## Exercise description
Of all the lines in the entries below, give again exactly those starting at the line containing "687269072 istock photo" and ending at the line containing "Summer Heifer Calf Champion", both ends included, and no others.

## Information provided
▬▬▬▬▬▬▬▬▬▬

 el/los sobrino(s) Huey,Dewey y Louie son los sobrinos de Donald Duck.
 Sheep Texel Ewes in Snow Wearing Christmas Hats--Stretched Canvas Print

▬▬▬▬▬▬▬▬▬▬

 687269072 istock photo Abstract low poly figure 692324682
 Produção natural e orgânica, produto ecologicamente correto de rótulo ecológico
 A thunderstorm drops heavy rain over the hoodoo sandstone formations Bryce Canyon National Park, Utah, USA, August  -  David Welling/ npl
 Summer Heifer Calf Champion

▬▬▬▬▬▬▬▬▬▬

## Response to this exercise
 687269072 istock photo Abstract low poly figure 692324682
 Produção natural e orgânica, produto ecologicamente correto de rótulo ecológico
 A thunderstorm drops heavy rain over the hoodoo sandstone formations Bryce Canyon National Park, Utah, USA, August  -  David Welling/ npl
 Summer Heifer Calf Champion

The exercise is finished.